Pub Date: Feb. 15th, 2001
ISBN: 1-889330-52-3
Publisher: Sarabande

While it may well be that the language of poetry and the imagery of dreams share a common origin in the human psyche, by now the notion is trite enough to make travel through the surreal dreamscapes of poetic imagination a tedious journey indeed. Most poetry about dreams remains merely dreamlike, too literal in concept and execution to get close to rendering the dreamer’s experience. In Burkard’s treatment, however, dreams are not abstractions, and “unsleeping” is not the same as “wakeful.” As in paintings by Magritte or de Chirico, poems come to life here in the details, in the everyday objects in odd juxtaposition. Images repeat with slight variations, one theme or idea morphing into the next. They become mesmerizing, like mantras, rituals, fetishistic dances, compulsions. While he is adept at capturing the feelings of creepiness, disorientation, and apprehension in dreams, some poems, such as “Kafka Tom,” remain inscrutable no matter how many times they are pulled apart and analyzed.

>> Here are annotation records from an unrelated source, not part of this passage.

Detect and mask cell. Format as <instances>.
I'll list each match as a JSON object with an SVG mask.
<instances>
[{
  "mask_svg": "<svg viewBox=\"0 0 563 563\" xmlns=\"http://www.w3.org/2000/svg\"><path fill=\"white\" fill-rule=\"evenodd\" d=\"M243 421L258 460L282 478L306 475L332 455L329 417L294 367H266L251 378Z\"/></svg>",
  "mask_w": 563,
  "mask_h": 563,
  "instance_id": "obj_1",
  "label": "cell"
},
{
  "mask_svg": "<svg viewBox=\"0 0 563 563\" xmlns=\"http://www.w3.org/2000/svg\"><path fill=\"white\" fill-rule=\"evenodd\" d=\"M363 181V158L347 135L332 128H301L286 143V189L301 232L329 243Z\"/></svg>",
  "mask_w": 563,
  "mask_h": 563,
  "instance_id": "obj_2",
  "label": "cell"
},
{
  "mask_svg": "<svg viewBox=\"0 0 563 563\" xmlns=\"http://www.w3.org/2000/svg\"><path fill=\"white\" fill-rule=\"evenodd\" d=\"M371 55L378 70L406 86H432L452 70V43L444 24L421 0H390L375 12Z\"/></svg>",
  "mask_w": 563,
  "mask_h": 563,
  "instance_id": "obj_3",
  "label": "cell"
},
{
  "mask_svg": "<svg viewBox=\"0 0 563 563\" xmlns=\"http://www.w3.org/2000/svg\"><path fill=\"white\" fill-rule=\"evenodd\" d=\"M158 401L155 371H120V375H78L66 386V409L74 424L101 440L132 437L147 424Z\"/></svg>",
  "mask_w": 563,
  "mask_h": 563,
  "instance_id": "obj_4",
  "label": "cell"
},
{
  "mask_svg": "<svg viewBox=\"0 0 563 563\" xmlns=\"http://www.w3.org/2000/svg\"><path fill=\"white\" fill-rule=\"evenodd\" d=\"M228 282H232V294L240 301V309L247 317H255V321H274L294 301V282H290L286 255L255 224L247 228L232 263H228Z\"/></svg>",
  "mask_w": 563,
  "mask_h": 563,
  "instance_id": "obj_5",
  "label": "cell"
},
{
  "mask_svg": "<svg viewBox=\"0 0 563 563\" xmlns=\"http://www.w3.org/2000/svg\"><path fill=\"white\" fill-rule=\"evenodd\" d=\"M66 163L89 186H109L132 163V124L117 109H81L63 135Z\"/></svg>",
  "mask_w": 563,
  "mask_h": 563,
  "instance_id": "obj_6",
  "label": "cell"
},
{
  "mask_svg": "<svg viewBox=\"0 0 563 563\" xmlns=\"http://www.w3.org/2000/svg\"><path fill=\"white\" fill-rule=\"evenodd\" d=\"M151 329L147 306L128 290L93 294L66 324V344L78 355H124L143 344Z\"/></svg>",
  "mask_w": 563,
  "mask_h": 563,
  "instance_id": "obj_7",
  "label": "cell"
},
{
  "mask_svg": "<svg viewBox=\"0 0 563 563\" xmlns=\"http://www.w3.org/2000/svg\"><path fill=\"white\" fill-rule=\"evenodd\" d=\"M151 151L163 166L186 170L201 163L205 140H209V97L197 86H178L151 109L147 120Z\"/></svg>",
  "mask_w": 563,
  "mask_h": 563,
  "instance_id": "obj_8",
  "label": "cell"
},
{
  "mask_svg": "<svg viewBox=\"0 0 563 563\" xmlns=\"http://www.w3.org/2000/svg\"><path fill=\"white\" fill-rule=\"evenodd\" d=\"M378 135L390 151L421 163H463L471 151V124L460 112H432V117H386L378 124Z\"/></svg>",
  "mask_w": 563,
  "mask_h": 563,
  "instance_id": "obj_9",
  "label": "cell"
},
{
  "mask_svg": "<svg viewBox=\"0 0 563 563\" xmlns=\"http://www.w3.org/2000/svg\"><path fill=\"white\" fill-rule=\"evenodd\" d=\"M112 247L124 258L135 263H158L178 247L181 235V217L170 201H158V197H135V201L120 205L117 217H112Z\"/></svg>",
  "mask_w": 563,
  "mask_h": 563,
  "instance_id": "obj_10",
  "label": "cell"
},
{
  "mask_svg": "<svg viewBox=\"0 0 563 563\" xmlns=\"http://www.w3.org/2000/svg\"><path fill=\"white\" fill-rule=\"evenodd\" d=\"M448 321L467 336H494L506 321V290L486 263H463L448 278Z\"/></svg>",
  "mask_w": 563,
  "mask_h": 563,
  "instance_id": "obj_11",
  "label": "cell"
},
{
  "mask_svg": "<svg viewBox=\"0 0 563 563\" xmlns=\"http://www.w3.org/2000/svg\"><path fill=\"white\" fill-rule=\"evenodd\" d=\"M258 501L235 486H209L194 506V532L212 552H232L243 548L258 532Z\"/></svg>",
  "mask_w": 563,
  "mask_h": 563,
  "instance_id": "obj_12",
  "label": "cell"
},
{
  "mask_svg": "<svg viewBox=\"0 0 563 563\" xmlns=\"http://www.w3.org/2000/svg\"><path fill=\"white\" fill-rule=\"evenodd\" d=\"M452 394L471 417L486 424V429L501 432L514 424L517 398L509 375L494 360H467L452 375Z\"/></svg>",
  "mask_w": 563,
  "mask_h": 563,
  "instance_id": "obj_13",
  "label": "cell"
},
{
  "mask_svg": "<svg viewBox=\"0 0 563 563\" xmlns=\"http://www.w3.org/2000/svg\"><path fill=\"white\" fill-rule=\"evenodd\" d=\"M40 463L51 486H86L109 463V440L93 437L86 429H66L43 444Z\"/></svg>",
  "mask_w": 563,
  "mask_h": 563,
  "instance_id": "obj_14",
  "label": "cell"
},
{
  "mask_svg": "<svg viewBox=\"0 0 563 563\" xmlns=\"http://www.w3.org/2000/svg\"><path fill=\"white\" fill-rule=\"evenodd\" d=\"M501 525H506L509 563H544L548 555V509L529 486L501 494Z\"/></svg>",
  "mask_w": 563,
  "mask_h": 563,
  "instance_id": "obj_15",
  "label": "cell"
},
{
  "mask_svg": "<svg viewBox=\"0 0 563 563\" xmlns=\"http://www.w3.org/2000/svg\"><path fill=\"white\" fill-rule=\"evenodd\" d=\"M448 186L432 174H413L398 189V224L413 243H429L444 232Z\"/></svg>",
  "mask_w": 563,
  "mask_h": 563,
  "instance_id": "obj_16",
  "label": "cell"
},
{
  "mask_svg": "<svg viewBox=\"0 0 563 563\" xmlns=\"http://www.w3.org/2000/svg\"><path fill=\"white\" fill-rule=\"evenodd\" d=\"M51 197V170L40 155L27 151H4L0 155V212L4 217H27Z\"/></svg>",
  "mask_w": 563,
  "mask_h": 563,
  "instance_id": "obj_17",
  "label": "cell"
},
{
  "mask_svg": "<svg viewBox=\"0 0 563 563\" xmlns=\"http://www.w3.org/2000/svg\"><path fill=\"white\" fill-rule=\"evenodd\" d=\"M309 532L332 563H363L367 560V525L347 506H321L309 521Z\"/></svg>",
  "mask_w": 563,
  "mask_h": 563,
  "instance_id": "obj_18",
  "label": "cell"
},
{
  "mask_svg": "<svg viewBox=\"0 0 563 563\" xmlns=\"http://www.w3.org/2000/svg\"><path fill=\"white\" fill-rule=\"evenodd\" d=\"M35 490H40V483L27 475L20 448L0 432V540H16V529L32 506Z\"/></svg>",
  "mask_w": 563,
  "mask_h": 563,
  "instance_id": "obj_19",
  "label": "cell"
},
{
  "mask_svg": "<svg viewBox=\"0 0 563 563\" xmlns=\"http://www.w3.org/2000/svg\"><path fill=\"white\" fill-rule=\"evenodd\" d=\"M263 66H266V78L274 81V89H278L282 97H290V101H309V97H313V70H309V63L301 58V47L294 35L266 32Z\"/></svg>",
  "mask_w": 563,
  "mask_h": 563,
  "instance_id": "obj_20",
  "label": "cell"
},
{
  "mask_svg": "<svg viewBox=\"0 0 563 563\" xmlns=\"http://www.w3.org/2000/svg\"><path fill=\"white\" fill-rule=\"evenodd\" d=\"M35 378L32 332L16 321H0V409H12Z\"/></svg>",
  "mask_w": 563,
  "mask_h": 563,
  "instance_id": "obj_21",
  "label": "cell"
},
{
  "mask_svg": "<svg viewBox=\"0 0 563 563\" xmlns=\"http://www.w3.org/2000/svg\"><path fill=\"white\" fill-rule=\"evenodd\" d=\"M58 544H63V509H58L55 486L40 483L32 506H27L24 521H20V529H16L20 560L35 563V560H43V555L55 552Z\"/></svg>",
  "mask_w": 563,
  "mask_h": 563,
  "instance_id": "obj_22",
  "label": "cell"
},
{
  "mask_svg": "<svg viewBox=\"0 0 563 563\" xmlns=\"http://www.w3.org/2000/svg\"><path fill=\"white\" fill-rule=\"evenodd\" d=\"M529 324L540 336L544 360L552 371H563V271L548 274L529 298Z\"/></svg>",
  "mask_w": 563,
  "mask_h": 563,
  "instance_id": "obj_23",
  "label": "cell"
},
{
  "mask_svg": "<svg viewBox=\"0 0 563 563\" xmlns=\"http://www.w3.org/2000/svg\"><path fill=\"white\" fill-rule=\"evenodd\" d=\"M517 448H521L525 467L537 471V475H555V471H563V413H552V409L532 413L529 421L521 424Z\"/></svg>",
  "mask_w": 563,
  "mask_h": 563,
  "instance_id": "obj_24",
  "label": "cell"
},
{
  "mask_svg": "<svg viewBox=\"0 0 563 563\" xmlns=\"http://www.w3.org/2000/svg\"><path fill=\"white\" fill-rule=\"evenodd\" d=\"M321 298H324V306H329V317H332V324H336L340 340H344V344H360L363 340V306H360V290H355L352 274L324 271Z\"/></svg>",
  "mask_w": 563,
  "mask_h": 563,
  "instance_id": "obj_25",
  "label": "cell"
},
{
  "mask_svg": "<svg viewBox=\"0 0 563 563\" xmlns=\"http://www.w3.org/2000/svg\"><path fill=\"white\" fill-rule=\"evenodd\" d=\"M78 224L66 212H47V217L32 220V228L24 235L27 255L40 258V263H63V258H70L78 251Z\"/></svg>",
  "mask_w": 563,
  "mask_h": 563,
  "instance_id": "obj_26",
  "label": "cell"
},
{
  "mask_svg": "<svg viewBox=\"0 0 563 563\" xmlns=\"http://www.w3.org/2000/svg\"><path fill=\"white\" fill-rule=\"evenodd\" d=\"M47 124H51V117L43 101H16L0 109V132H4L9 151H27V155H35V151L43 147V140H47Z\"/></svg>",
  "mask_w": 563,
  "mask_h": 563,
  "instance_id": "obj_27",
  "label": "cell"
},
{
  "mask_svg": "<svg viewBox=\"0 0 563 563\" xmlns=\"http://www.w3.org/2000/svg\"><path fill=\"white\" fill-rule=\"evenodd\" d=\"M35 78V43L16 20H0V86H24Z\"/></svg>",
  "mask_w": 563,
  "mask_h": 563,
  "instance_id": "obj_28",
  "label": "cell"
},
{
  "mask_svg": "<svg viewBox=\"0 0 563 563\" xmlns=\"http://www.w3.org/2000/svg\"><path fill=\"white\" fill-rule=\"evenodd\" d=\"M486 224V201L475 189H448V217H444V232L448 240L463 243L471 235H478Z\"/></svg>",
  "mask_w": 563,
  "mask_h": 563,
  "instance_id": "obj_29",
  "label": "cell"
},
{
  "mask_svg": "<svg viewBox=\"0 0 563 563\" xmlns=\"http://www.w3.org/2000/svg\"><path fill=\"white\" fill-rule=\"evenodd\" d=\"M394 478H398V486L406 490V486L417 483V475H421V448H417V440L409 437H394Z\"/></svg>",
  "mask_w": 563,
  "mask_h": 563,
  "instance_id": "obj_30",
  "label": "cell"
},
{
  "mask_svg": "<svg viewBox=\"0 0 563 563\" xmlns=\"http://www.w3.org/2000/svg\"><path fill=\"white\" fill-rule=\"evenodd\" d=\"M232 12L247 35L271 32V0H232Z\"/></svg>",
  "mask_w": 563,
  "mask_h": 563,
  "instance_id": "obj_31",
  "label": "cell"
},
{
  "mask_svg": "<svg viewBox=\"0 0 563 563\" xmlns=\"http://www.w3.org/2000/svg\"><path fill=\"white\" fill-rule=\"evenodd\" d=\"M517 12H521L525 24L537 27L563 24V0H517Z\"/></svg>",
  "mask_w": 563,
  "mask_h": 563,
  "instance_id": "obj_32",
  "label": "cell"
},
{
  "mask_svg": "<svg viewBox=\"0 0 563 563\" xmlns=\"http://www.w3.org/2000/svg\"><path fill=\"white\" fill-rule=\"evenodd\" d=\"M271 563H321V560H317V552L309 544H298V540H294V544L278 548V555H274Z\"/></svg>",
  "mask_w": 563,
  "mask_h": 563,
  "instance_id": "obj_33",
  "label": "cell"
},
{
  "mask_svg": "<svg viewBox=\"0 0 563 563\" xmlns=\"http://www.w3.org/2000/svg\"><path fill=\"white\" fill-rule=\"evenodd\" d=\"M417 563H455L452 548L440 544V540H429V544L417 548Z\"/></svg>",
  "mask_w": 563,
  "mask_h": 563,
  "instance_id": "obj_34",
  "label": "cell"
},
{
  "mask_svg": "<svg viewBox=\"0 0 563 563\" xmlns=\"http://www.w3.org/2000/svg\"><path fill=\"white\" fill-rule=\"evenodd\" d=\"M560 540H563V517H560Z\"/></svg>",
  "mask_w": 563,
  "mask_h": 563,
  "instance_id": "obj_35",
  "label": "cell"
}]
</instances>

At his worst, Burkard seems to be engaged in automatic writing, capable of concocting a line such as this: “Any sexual identity which shifted again when you knew the forest began but you could not get yourself to tell the snow or the thaw?” His better efforts, however, seem less like poems than dreams committed to paper, when “awakening from a night of ghosts . . . the brightness is . . . opaque.”

A collection of uneven quality, from the profound to the seemingly pointless, but a connection to Burkard’s work, once established, is worth the effort expended.